I then contributed to further research exploring alternative implementations of the PLUG dataflow concept. LEAP (ANCS 2012) replaces PLUG microcores with fixed-function units, diminishing latency and power consumption at the price of some flexibility. SWSL (ANCS 2013) is a compiler that can synthesize hardware lookup pipelines (expressed as PLUG-style dataflow graphs) from C++. In this case, the goal is to reduce hardware design/verification overhead while retaining high performance and low power consumption.
Constraint-based architectural scheduling
PLUG and other similar communication-exposed architectures allow the compiler significant freedom in mapping instructions to cores (and organizing the necessary communication). Compilers typically use heuristics to derive efficient mappings; however, such approach is complex, architecture-specific, and does not provide guarantees on the quality of the resulting mappings. Generalizing insights from the PLUG work, we designed a general framework that can produce schedules for any spatial architecture. In this approach, the architecture is described as a set of constraints on placement of computation on cores, and routing of on-chip data. Many constraints are common to most spatial spatial processors; support for a new processor can be implemented by adding a handful of constraints specific to its architecture. Our work on constraint-based scheduling was presented at PLDI 2013 and further detailed in our TOPLAS article.

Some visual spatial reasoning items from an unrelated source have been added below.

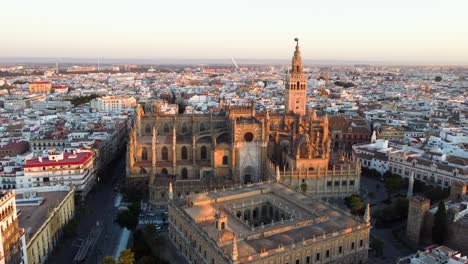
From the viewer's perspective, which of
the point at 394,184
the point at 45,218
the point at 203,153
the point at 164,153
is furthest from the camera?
the point at 203,153

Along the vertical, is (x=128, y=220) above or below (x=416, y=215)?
below

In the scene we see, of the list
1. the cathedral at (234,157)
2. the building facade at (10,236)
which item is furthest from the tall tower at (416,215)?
the building facade at (10,236)

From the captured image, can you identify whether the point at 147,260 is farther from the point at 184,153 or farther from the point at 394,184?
the point at 394,184

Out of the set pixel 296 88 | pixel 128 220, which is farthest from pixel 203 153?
pixel 296 88

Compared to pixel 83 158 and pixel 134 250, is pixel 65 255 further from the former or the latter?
pixel 83 158

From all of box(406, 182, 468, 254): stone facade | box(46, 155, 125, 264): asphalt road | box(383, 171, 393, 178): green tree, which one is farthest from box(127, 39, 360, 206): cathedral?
box(406, 182, 468, 254): stone facade

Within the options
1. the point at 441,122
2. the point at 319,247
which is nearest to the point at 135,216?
the point at 319,247
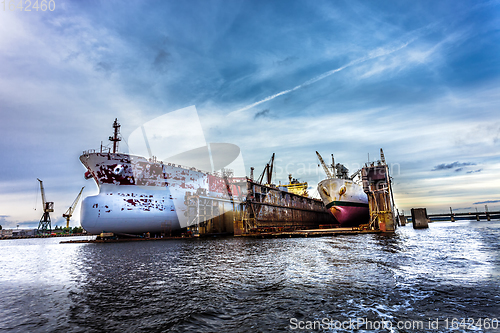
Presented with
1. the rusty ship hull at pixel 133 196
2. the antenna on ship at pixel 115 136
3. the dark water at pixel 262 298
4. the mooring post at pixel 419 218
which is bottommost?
the mooring post at pixel 419 218

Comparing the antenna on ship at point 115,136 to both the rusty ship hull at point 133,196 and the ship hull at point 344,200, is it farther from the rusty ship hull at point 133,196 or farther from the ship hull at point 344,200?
the ship hull at point 344,200

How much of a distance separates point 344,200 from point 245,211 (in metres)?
21.3

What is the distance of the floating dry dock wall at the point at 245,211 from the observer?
155 ft

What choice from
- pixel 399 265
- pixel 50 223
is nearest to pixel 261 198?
pixel 399 265

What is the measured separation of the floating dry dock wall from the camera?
4712 centimetres

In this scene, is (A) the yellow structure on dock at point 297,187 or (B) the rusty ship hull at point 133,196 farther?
(A) the yellow structure on dock at point 297,187

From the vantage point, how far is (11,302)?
10828 mm

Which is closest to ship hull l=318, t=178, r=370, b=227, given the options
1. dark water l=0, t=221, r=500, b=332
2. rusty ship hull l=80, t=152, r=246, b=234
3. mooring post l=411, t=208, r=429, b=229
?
mooring post l=411, t=208, r=429, b=229

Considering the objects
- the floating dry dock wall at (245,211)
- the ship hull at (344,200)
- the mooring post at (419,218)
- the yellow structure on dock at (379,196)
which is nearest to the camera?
the yellow structure on dock at (379,196)

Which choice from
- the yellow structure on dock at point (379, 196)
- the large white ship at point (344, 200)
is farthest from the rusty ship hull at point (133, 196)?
the yellow structure on dock at point (379, 196)

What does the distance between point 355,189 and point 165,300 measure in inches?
2043

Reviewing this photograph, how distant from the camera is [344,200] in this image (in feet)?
A: 172

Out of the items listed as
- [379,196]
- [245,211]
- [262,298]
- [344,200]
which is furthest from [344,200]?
[262,298]

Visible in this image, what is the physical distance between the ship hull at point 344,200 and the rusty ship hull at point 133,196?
89.6 feet
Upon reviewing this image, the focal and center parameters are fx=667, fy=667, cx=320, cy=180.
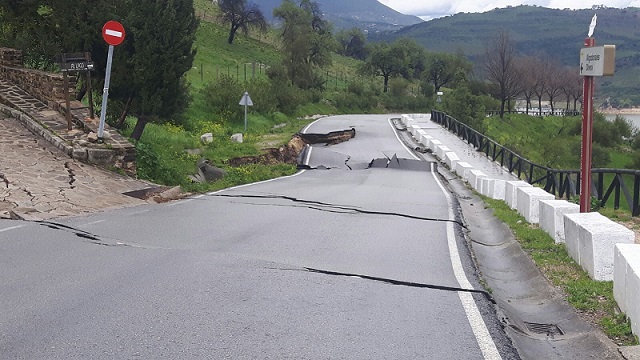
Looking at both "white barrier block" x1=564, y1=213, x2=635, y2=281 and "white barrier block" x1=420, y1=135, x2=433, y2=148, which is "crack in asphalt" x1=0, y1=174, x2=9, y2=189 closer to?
"white barrier block" x1=564, y1=213, x2=635, y2=281

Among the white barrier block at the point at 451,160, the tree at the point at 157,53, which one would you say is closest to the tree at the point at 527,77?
the white barrier block at the point at 451,160

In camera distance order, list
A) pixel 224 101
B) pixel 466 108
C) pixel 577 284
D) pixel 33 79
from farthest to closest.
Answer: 1. pixel 466 108
2. pixel 224 101
3. pixel 33 79
4. pixel 577 284

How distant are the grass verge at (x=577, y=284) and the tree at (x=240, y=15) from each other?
8547 cm

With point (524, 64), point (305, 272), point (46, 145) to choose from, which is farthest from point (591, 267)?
point (524, 64)

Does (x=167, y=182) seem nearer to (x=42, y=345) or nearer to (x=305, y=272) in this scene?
(x=305, y=272)

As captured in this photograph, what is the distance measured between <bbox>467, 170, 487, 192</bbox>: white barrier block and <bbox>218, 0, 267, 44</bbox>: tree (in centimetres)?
7503

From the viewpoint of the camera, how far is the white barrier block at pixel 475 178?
63.2 ft

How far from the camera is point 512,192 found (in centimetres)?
1445

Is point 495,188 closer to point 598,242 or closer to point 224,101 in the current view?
point 598,242

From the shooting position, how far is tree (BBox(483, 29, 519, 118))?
78.1 m

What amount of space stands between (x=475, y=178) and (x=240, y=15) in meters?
80.2

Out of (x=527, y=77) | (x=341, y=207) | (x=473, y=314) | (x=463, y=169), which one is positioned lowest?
(x=463, y=169)

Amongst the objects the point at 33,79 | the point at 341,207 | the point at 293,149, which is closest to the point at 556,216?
the point at 341,207

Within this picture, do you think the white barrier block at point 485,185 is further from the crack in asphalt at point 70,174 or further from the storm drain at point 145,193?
the crack in asphalt at point 70,174
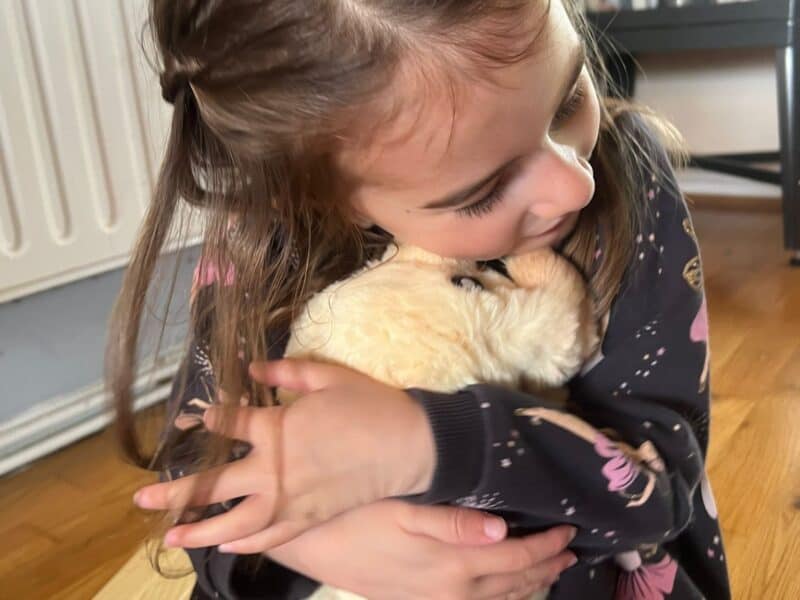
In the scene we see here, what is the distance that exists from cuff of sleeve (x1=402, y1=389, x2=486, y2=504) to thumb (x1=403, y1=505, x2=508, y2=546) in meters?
0.03

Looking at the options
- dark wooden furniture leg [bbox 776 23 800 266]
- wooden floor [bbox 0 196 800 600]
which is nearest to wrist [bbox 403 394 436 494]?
wooden floor [bbox 0 196 800 600]

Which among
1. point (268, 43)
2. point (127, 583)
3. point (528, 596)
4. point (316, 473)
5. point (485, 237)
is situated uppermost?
point (268, 43)

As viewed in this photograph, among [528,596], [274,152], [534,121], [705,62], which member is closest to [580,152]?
[534,121]

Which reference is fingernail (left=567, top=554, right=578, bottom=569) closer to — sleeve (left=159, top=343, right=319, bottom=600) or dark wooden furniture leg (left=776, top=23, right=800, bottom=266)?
sleeve (left=159, top=343, right=319, bottom=600)

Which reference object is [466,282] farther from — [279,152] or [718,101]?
[718,101]

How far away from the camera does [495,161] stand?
1.65 ft

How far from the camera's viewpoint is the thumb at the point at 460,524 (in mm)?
539

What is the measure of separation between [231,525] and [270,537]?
3cm

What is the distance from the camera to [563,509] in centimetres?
54

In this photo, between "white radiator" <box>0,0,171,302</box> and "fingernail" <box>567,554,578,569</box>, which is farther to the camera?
"white radiator" <box>0,0,171,302</box>

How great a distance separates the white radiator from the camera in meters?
1.02

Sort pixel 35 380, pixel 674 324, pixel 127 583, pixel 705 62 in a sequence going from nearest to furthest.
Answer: pixel 674 324 < pixel 127 583 < pixel 35 380 < pixel 705 62

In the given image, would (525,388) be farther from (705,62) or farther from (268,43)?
(705,62)

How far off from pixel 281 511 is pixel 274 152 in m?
0.23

Fingerprinting network problems
During my internship at Microsoft Research India, I contributed to the development of a tool - Deja vu - for identifying and classifying network problems. The principle is to generate simple, human-readable signatures by extracting a series of features from network traces. Deja Vu then uses a novel learning algorithm to categorize problem signatures in clusters. The advantage of such approach is that signatures can be effectively used to map failures to known problems (existing clusters), and to detect the occurrence of new problems (new clusters). Also, the signatures - being simple and human readable -can be used by experts to diagnose problems instead of time-consuming network capture analysis. Deja Vu was presented at the CoNEXT 2011 conference.
Parallel data transfers
For my master thesis, I participated in the development of a session-layer protocol - called PATTHEL - that aggregates multiple TCP connections in a single logical channel. PATTHEL is similar in spirit to SCTP but it is implemented on top of TCP, which makes it easier to deploy and more flexible. For example, it can be employed to aggregate the throughput of multiple NICs, but also to spread the load among multiple low-bandwidth relays in a P2P network. PATTHEL was presented at the ISCC 2009 conference.